Human nature is cut into two parts: The Houyhnhnms possess reason and benevolence, and selfish appetites and brutish awareness are left for the Yahoos. The microscopic analysis of the human form that took place in the second voyage is now used to analyze the defects of man's moral nature, and it is pride that prevents man from recognizing his flaws and dealing with them. When Gulliver experiences the shock of recognition that he, too, is a Yahoo, Gulliver passes from being a "perfect example a character acting in ignorance of his condition" to experiencing "a terrifying insight into evil (which) is accompanied by all the bitterness of a profound disillusionment" (Bullitt, 61, 65). Yet, I agree with many of the critics who say that though Gulliver makes the mistake of identifying himself completely with the Yahoos, Swift and the reader do not (Ibid., 65). "For the truth, as we are meant to realize, is that man is neither irrational physicality like the Yahoos nor passionless rationality like the Houyhnhnms" (Ibid.) but are something in between. We are meant to be repulsed by the chilling calmness with which the Houyhnhnms accept death as described in Chapter nine as much as we are by the selfishness of the Yahoos, and it is clear Swift does not present Gulliver's comic and absurd withdrawal from people as a viable solution. Instead, Swift wants us to be shocked out of the pride that allows us to deceive ourselves into thinking man is completely virtuous when he is not by experiencing, with Gulliver, our own limitations without making Gulliver's final mistake. The solution to the human dilemma is not so simple as Gulliver's rejection of humanity, and Swift's final success, in terms of stimulating response, is that, after masterfully dissecting and presenting the problem, he leaves the application of his lessons to "the judicious reader."
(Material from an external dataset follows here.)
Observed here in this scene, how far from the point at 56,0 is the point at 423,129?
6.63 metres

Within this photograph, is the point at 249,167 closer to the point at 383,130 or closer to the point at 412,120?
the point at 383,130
For many critics, Gulliver's Travels "is in a sense, a tragic work...in that it is the picture of man's collapse before his corrupt nature, and of his defiance in face of the collapse" (Dobree, 447). Yet, obviously Swift felt that humbling human pride, enabling a more honest self-assessment, was absolutely vital to addressing the suffering and injustice so prevalent in human life. Contrary to many who label Swift a misanthropist, only a man who cared deeply about humanity could have produced a work like Gulliver's Travels. Weilding the scalpel of satire, Swift cuts through our self-deception to our pride, the source of our moral denial and inertia. As we travel with Gulliver through the voyages, Swift brilliantly peels away our pretensions, layer by layer, until he shows us what we are and challenges us, intensely and urgently, to be better. In Gulliver's Travels, Jonathan Swift continues to vex the world so that it might awaken to the fact that humankind needs saving, but it has to save itself.



Bibliograhy

Bullitt, John M. Jonathan Swift and the Anatomy of Satire. Cambridge: Harvard University Press, 1966.

Davis, Herbert. Jonathan Swift: Essays on His Satires and Other Studies. New York: Oxford University Press, 1964.

Dobree, Bonamy. English Literature in the Early Eighteenth Century. Oxford, Great Britain: Oxford University Press, 1959.

Downie, J. A. Jonathan Swift: Political Writer. London: Routledge and Kegan Paul, 1984.

Eddy, William A. Gulliver's Travels: A Critical Study. New York: Russell & Russell Inc., 1963.

Ewald, William Bragg. The Masks of Jonathan Swift. Oxford, Great Britain: Basil Blackwell, 1954.

Lock, F. P. The Politics of Gulliver's Travels. Oxford, Great Britain: Oxford University Press, 1980.

Quintana, Ricardo. The Mind and Art of Jonathan Swift. Gloucester, Mass: Peter Smith, 1965.

Tuveson, Ernest. (Ed.) Swift: A Collection of Critical Essays. Englewood Cliffs, New Jersey: Prentice-Hall, Inc., 1964.